DOCUMENT TEXT:
Ah, but the reigning egalitarianism denies there is anything special in any accomplishment. If only discrimination or prejudice were extinguished then anyone could be anything. In practice this means the game is rigged and we hope for the golden day when anyone can be the equal of Stephen Hawking in brainpower, and, only brainpower. Does anyone really believe this?

It seems about a thousand years ago, but I vaguely remember a Firing Line show with Malcolm Muggeridge and Germaine Greer and a bunch of Lefty Brits. At one point, Muggeridge opined about a doctrine that no one really believes and likened it to the Marxist idea of the withering away of the state. The implication was that even Marxist were not stupid enough to believe in such tripe anymore. All the assorted lefties tried to look as if they were not there. They could not say, "Quite right there, Malchie, old boy," but they hardly wanted to stupidly say how it was an article of their true faith.

Well Germaine, as a sub-mediocrity myself, I lead all in hailing your installation in the grand pantheon of the Gods of Mediocrity. She has had a good run in a life of self promotion but is like all the other deniers on Firing Line or the attackers of Watson. Down deep they know that inequality is all pervasive as was Marxism a crock. They also know their own limitations. As expressed in Fewtril #216 of Deogolwulf

Mediocrity tends to a tolerance of everything but excellence.

That makes sense. If all the gods we make are mediocrities, when a real one shows up he has to die.

I live in a nice enough house with many wonderful things. I drive a car that transports me great distances. All the arts and sciences that are in these, I had no part in creating. The smallest of the inventions were the genius of others. It is so with all but the tiniest fraction of humans. It has not been a bad life and I am grateful.

6 comments:

Deogolwulf said...

DATA EXTRACT:
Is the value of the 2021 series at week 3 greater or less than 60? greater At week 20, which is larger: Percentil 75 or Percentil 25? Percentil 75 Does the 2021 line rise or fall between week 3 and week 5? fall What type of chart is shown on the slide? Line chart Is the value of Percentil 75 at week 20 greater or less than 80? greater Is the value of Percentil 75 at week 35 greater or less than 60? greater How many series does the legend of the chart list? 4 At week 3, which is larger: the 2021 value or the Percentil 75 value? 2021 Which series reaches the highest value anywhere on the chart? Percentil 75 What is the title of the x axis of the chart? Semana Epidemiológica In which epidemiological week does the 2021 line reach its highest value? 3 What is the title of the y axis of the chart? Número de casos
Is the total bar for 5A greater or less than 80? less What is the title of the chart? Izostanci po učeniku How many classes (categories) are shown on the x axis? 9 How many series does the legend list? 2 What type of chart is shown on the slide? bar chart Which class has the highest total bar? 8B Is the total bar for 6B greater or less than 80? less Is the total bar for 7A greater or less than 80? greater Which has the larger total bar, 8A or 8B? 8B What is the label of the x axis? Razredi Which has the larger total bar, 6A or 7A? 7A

ASSIGNED TASK 1: In the post, what Marxist idea did Muggeridge liken the doctrine to?
ASSIGNED TASK 2: Retype the post from "I live in a" to "Deogolwulf said...".
ASSIGNED TASK 3: Say whether each statement agrees with the post, answering yes or no and quoting the words that decide it: (a) The writer recalls the Firing Line show as being from about a hundred years ago. (b) The writer lives in a nice enough house. (c) The post attributes Fewtril #216 to Deogolwulf.
The material above has no connection to the post.

EXERCISE RESPONSE 1: The withering away of the state.

EXERCISE RESPONSE 2:
I live in a nice enough house with many wonderful things. I drive a car that transports me great distances. All the arts and sciences that are in these, I had no part in creating. The smallest of the inventions were the genius of others. It is so with all but the tiniest fraction of humans. It has not been a bad life and I am grateful.

6 comments:

Deogolwulf said...

EXERCISE RESPONSE 3:
(a) No: "It seems about a thousand years ago"
(b) Yes: "I live in a nice enough house with many wonderful things."
(c) Yes: "As expressed in Fewtril #216 of Deogolwulf"